## READING TEXT
Compositional Reasoning Attacks — Multi-Agent Expansion | Research | Failure-First

Adrian Wedd

Report 185 Research — Empirical Study 2026-03-24

Summary

This report documents the design and methodology of the Compositional Reasoning Attack (CRA) multi-agent expansion — 15 new scenarios where individually benign agent actions compose into hazardous outcomes across agent boundaries. This extends the original 15 single-agent CRA scenarios (VLA-CRA-001 through VLA-CRA-015) from a within-agent reasoning failure to a between-agent coordination failure.

Key contribution: The multi-agent CRA variant is structurally harder to defend against than single-agent CRA because no individual agent holds all the information needed to detect the hazard. Safety reasoning must span the agent boundary — a capability that no current multi-agent VLA system has been empirically shown to possess.

## WORK ITEM A
In the report on compositional reasoning attacks, rewrite the stretch from "Adrian Wedd" through "between-agent coordination failure.", putting "test cases" wherever "scenarios" appears.
## WORK ITEM B
Answer these questions from the report on compositional reasoning attacks:
(i) What report number does it carry?
(ii) How many new scenarios does the multi-agent expansion add?
(iii) Which identifiers span the original single-agent scenarios?
## WORK ITEM C
According to the report on compositional reasoning attacks, why is the multi-agent variant structurally harder to defend against than the single-agent one?

## PROVIDED RECORDS
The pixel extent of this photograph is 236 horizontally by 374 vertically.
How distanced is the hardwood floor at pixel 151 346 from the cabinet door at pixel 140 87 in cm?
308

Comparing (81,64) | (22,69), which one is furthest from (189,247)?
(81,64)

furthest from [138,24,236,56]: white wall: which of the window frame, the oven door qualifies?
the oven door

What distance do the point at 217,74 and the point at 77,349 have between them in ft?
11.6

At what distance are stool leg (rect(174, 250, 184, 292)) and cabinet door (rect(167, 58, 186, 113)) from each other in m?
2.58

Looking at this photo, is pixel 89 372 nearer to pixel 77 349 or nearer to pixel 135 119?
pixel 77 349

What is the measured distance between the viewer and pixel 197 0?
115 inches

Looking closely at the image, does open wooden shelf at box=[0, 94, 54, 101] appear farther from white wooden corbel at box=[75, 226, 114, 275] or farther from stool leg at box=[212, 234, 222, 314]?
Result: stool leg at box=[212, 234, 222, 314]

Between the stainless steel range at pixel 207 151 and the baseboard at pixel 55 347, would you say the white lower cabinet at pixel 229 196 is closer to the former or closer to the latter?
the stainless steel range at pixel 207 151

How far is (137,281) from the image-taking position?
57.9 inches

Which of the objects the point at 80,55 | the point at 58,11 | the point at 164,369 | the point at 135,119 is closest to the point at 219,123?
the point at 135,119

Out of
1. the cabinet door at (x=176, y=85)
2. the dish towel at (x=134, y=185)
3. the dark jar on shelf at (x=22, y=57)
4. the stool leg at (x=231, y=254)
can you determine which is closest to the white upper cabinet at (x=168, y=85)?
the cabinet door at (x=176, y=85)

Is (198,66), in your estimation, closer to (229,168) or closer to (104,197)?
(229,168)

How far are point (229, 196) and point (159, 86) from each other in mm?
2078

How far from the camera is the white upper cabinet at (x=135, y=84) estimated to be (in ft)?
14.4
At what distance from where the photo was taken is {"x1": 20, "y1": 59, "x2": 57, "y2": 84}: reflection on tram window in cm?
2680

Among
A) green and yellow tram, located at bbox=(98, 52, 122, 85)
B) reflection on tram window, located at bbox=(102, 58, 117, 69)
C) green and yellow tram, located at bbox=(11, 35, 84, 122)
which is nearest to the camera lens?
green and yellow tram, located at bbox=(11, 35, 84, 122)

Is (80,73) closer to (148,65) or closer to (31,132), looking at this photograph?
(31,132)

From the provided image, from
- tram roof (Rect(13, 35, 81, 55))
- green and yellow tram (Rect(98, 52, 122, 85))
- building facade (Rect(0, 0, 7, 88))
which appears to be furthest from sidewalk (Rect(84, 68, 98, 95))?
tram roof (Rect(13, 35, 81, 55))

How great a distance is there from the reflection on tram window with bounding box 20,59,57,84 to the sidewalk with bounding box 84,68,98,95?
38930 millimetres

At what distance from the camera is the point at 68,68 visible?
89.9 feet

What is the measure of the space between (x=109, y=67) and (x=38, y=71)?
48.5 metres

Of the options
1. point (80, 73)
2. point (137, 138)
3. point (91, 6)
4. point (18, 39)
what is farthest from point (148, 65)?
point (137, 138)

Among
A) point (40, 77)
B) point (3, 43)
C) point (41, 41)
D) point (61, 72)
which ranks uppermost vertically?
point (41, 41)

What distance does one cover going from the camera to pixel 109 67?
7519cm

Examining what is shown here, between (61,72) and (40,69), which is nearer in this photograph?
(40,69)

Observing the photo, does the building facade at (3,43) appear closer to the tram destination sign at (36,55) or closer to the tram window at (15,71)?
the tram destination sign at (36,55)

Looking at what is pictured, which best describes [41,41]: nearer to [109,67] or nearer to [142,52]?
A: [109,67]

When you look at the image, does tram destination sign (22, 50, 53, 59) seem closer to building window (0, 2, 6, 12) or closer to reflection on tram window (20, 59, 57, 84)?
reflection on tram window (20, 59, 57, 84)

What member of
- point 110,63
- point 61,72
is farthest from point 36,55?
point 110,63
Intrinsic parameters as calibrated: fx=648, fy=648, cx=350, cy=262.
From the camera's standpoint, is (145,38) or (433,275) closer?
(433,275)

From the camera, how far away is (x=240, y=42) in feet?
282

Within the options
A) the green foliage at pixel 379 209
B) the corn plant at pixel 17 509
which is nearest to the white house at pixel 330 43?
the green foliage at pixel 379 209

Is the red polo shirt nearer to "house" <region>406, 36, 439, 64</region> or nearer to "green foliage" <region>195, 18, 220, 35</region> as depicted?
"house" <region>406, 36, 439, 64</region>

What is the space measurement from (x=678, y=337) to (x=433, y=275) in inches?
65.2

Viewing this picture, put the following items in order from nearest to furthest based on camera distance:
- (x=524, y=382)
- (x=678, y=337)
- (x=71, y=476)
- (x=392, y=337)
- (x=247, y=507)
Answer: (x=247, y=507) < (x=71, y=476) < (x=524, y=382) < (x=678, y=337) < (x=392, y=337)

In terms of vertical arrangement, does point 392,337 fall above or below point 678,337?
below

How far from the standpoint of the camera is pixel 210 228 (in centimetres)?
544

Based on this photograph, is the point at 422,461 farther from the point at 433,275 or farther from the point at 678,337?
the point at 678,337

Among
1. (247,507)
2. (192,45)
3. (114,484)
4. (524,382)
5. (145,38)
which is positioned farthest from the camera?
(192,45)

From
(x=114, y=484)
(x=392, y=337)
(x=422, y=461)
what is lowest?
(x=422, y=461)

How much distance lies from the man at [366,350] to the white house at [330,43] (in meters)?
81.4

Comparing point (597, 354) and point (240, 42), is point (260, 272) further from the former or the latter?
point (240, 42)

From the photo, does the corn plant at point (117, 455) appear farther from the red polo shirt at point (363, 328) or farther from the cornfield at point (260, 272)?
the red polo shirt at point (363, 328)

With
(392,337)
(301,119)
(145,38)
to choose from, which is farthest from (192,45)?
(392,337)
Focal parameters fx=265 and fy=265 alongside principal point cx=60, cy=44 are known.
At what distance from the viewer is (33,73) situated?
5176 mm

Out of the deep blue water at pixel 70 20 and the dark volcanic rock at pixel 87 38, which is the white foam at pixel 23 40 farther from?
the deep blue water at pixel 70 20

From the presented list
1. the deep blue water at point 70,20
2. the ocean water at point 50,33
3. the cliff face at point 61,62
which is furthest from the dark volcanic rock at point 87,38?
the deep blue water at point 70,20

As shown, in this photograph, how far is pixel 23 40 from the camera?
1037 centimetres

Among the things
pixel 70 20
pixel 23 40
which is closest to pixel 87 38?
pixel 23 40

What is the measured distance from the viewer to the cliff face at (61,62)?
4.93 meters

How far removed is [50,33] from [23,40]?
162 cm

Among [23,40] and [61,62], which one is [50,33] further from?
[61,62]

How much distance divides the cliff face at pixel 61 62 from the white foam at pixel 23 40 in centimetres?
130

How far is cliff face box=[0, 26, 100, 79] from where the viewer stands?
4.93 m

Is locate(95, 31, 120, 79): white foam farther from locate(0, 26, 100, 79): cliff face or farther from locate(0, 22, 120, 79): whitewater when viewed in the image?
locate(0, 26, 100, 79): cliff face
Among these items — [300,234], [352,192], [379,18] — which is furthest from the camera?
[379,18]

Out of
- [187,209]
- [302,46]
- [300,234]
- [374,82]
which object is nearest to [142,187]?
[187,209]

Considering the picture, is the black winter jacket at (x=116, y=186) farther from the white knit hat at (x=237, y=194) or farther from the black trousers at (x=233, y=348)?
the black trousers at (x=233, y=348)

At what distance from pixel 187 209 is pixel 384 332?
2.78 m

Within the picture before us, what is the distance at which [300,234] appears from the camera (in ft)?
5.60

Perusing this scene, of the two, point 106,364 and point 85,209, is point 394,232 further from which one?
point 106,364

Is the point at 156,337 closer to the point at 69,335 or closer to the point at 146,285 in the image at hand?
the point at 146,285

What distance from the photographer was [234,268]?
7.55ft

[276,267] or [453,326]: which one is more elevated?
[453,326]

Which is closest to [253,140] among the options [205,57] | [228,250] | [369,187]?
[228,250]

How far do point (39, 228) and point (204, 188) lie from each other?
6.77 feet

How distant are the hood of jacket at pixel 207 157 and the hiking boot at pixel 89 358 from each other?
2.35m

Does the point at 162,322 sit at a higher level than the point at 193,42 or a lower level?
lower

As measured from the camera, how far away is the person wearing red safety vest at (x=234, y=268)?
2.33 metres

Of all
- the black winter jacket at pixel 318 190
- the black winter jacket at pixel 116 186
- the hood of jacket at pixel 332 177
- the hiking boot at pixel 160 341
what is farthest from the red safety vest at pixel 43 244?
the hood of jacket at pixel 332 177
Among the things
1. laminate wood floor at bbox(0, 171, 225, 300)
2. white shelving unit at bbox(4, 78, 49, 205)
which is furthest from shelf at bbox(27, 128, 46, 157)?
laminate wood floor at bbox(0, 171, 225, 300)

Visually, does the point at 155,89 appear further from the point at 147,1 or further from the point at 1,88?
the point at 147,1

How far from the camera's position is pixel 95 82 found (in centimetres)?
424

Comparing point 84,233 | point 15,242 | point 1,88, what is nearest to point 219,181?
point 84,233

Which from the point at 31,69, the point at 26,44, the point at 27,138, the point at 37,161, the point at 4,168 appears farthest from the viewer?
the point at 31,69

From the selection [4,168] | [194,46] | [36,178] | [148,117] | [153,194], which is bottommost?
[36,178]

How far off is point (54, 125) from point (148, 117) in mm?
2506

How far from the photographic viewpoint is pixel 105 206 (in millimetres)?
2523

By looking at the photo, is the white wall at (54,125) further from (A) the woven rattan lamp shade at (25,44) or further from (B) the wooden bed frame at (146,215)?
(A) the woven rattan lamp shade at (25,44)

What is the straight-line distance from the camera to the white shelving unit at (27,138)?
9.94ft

## WRITTEN REPLY A
Adrian Wedd

Report 185 Research — Empirical Study 2026-03-24

Summary

This report documents the design and methodology of the Compositional Reasoning Attack (CRA) multi-agent expansion — 15 new test cases where individually benign agent actions compose into hazardous outcomes across agent boundaries. This extends the original 15 single-agent CRA test cases (VLA-CRA-001 through VLA-CRA-015) from a within-agent reasoning failure to a between-agent coordination failure.

## WRITTEN REPLY B
(i) Report 185
(ii) 15
(iii) VLA-CRA-001 through VLA-CRA-015

## WRITTEN REPLY C
No individual agent holds all the information needed to detect the hazard, so safety reasoning has to span the agent boundary. No current multi-agent VLA system has been empirically shown to have that capability.